Figure 1: The study area, a) geological map, b) the location of Golgohar, general iso-potential lines, and the plain boundaries.

Figure 2: Water table status of the plain.

Figure 3: The up-conning phenomenon in the Chahderaz.

Figure 4: The long-term precipitation histogram of the Chahderaz plain.

The average evaporation height in the Chahderaz plain is 2850mm/year. The most important reason for the salt pan creation is unbalancing between the precipitation and the evaporation in recent centuries. But it seems irrigation method of the region’s farmers can accelerate salinity. There are more than 1,150 wells around the Kheyrabad plain. Naturally, irrigation method can effect on developing of salinity of the salt pan and its groundwater. Groundwater modeling technique can verify this demand. The agricultural wells of the Chahderaz are like the other 1150 wells of the Kheirabad salt pan. All of farmers of these wells use flood irrigation method in their farms. In this method farmer release water on field until it is sinking few centimeters. Evaporation concentrates the irrigated water and exceeds TDS of surplus water. If it penetrates via field terrain, it will destroy quality of groundwater. To prove this process, the modeling of the Chahderaz groundwater is made. The schematic of the conceptual model of the plain is shown in Figure 5.

Figure 5: The conceptual model of the groundwater of the Chahderaz plain.

Groundwater models were applied for remediation of groundwater [4-13]. GSM Groundwater Modeling System) is a powerful device for water modeling and simulating any groundwater [14-16]. The GMS is applied for modeling of the Chahderaz groundwater. Then, the extracted velocity vectors of this model were used as inputs of the MT3DMS (Modular Transport, 3-Dimensional, Multi-Species model) modular model [17,18]. The purpose of this study was to determine trend of future groundwater salinity changes. The period of model was defined one year. Model was run to make a 100-year period prediction of groundwater quality changes. The author supposed these factors during the modeling of the plain and two agricultural wells: the farmers are irrigating their farm 9 times in a year. Discharge rate of the two wells is 50 liters/second (25 litters/second for each). The initial TDS of the well is 5966ppm. The area of their cultivation field is 238 hectares. The evaporation is caused to add 15% of to the salinity of the irrigation water each time, which can penetrate about 1.38 million cubic meters per year from the field into the groundwater. The coefficient of storage, or S, calculates from 0.00012 to 0.00174. The precipitation of the plain is 1.08 million cubic meters per year. The groundwater plain output is 0.7 million cubic meters per year. The groundwater storage decrease is 0.6 million cubic meters per year. The irrigation water is 1.96 million cubic meters per year and the groundwater inputs is 3.58 million cubic meters per year.

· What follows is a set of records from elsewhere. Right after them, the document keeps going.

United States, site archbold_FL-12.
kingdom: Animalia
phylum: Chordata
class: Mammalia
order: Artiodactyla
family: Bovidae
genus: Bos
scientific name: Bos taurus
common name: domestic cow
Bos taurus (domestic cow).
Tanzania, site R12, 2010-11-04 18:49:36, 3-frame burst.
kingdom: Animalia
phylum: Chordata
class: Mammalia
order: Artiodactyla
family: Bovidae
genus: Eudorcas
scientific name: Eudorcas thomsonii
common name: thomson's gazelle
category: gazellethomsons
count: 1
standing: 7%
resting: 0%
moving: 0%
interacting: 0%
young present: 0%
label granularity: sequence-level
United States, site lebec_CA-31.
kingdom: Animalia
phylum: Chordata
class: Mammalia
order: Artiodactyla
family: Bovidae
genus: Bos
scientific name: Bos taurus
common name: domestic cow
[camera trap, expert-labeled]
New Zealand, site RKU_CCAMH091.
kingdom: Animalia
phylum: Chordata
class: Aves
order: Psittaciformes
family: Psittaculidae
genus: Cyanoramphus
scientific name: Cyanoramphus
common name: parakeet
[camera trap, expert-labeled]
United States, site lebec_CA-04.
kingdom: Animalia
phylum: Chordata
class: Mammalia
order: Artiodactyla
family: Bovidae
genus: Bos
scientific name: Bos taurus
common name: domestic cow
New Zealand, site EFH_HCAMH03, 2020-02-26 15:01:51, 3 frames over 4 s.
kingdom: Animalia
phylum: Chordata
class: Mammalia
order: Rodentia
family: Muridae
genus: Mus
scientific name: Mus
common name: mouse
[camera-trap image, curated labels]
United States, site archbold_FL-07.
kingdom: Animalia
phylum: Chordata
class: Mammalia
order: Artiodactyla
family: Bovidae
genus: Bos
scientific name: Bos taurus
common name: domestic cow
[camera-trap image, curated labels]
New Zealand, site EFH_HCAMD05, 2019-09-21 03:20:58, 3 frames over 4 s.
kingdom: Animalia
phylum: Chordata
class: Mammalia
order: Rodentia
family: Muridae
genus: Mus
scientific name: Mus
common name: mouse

The (Figure 6) respectively shows the result of salinity increasing prediction of the plain groundwater during next century. The continuation of flood irrigation over the next hundred years will cause this environmental disaster. It shows the current groundwater TDS of the plain will increase 44703ppm (from 5966ppm). The effect of evaporation on flood irrigation method is considered by these two wells in this modeling, however, increasing of fertilizers to water irrigation can extra increase the TDS (Figure 6). It seems the effect of other 1,150 wells, which irrigated the Kheirabad salt pan fields during last centuries, is like these wells effect on groundwater. Therefore, this irrigation method has had very destructive effect on salinity increasing and salt pan creation. The future predicting of salinity in groundwater of the plain shows it needs a remediation action. Consequently, an artificial recharge planning in the Chahderaz plain was settled to carry out by the Golgohar Company. The main aim of this project was to remediate the aquifer quality. More than 7000 Arc Percolation Tank (APT) was made on the plain during 2016-2019. The lengths of each APT arc are about 50 meters, and they are made by local soils using eleven loaders. The locations of the APTs were determined by a GIS project. One of them is shown in Figure 7, which is filling after the March 2018 precipitation. A second modeling was developed for simulating the effect of these new APT structures on groundwater quality. The results were fantastic, which are shown in Figure 8. Accordingly, after construction of the APT structures, the maximum increasing of TDS will be only 2659ppm during the next 100 years. Accordingly, the problem of irrational irrigation method of farms can be compensated in a different way. It can be saying the groundwater remediation is happened and started on the plain.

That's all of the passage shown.